What the exercise asks | Can you quote the lines below exactly, starting at the line with "Out of the items" and going through the last one?

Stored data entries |

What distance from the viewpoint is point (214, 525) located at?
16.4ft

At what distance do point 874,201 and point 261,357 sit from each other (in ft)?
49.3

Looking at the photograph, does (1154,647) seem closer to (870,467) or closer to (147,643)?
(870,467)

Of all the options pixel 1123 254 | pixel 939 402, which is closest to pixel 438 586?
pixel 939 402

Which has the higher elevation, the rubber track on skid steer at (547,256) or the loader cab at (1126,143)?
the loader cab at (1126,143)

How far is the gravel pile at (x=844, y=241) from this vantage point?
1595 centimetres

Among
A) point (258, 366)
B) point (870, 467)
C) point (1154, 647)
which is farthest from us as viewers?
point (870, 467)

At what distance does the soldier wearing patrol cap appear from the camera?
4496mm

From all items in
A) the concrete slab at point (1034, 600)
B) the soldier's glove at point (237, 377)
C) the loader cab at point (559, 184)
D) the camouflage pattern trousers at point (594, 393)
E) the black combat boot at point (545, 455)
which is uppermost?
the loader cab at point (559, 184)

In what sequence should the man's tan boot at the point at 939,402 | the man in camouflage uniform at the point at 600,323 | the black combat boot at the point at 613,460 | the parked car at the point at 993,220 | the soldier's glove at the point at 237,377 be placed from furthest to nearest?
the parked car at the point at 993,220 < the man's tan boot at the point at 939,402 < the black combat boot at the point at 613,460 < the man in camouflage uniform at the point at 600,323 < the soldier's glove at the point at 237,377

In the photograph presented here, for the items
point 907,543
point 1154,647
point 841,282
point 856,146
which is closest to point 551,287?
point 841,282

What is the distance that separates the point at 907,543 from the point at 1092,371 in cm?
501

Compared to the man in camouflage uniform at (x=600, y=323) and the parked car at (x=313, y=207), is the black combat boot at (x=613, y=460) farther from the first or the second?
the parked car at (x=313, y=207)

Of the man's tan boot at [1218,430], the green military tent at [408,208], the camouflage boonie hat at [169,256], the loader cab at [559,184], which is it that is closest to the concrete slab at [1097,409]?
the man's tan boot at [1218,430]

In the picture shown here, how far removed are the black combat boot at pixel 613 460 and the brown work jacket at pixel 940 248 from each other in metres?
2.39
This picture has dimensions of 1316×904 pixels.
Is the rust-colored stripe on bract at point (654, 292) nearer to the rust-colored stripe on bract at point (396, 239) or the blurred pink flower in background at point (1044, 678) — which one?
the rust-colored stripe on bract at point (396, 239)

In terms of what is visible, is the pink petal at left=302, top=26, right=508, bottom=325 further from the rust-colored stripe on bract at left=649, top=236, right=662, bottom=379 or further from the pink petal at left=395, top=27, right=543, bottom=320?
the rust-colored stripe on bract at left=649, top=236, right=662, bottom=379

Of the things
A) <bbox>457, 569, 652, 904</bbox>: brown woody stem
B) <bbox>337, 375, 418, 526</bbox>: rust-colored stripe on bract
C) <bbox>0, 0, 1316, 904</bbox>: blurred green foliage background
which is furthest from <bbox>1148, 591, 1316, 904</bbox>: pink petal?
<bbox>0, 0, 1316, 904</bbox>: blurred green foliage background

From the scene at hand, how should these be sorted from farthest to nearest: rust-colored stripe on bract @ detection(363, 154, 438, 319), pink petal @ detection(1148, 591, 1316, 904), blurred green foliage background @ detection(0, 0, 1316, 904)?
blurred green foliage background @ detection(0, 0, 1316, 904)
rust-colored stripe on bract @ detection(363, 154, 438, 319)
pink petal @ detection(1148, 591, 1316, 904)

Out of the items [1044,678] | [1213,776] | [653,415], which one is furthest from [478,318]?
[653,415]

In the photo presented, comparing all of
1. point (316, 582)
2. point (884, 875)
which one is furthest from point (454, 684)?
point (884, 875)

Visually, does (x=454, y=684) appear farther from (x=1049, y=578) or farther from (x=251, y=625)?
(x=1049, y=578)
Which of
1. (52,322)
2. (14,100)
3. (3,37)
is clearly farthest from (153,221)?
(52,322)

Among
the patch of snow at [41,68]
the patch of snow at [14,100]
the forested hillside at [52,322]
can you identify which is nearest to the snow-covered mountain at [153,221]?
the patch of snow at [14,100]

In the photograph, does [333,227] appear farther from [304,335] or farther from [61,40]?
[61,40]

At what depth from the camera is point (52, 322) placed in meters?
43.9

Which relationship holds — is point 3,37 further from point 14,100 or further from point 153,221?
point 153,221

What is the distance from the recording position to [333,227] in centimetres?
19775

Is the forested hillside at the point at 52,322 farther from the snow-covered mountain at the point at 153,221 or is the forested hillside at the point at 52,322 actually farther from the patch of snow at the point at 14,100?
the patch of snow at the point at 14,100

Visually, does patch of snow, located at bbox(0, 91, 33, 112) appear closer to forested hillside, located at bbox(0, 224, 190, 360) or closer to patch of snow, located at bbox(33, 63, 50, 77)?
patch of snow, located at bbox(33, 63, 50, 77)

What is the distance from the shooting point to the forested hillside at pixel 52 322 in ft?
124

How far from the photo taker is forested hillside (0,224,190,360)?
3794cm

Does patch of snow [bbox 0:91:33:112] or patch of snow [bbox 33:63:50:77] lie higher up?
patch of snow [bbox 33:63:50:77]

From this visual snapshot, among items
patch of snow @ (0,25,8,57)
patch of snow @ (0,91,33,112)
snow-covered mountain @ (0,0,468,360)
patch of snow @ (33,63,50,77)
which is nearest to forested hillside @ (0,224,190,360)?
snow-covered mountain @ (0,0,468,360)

Reply to the task |
Out of the items [1044,678] | [1213,776] | [653,415], which one is furthest from [478,318]?
[653,415]

In the photo presented, comparing all of
1. point (316, 582)
2. point (884, 875)
which one is furthest from point (454, 684)?
point (884, 875)

Visually, does (x=454, y=684) appear farther from (x=1049, y=578) or farther from (x=251, y=625)?
(x=1049, y=578)
Which of
1. (52,322)
2. (14,100)
3. (3,37)
is clearly farthest from (153,221)?
(52,322)

Among
the patch of snow at [41,68]
the patch of snow at [14,100]
the forested hillside at [52,322]
can you identify which is nearest to the snow-covered mountain at [153,221]?
the patch of snow at [14,100]

In the photograph, does [333,227] appear farther from [304,335] or farther from [61,40]?
[61,40]

At what depth from the camera is point (52, 322) placed in meters?
43.9

Which relationship holds — is point 3,37 further from point 14,100 or further from point 153,221?
point 153,221

What is the distance from the recording position to [333,227] in centimetres?
19775

Is the forested hillside at the point at 52,322 farther from the snow-covered mountain at the point at 153,221 or is the forested hillside at the point at 52,322 actually farther from the patch of snow at the point at 14,100?
the patch of snow at the point at 14,100

Visually, does patch of snow, located at bbox(0, 91, 33, 112) appear closer to forested hillside, located at bbox(0, 224, 190, 360) or closer to patch of snow, located at bbox(33, 63, 50, 77)?
patch of snow, located at bbox(33, 63, 50, 77)

What is the distance from the shooting point to the forested hillside at pixel 52 322 in ft?
124

How far from the photo taker is forested hillside (0,224,190,360)?
3794cm

Does patch of snow [bbox 0:91:33:112] or patch of snow [bbox 33:63:50:77] lie higher up?
patch of snow [bbox 33:63:50:77]

From this visual snapshot, among items
patch of snow @ (0,25,8,57)
patch of snow @ (0,91,33,112)
snow-covered mountain @ (0,0,468,360)
patch of snow @ (33,63,50,77)
which is nearest to forested hillside @ (0,224,190,360)?
snow-covered mountain @ (0,0,468,360)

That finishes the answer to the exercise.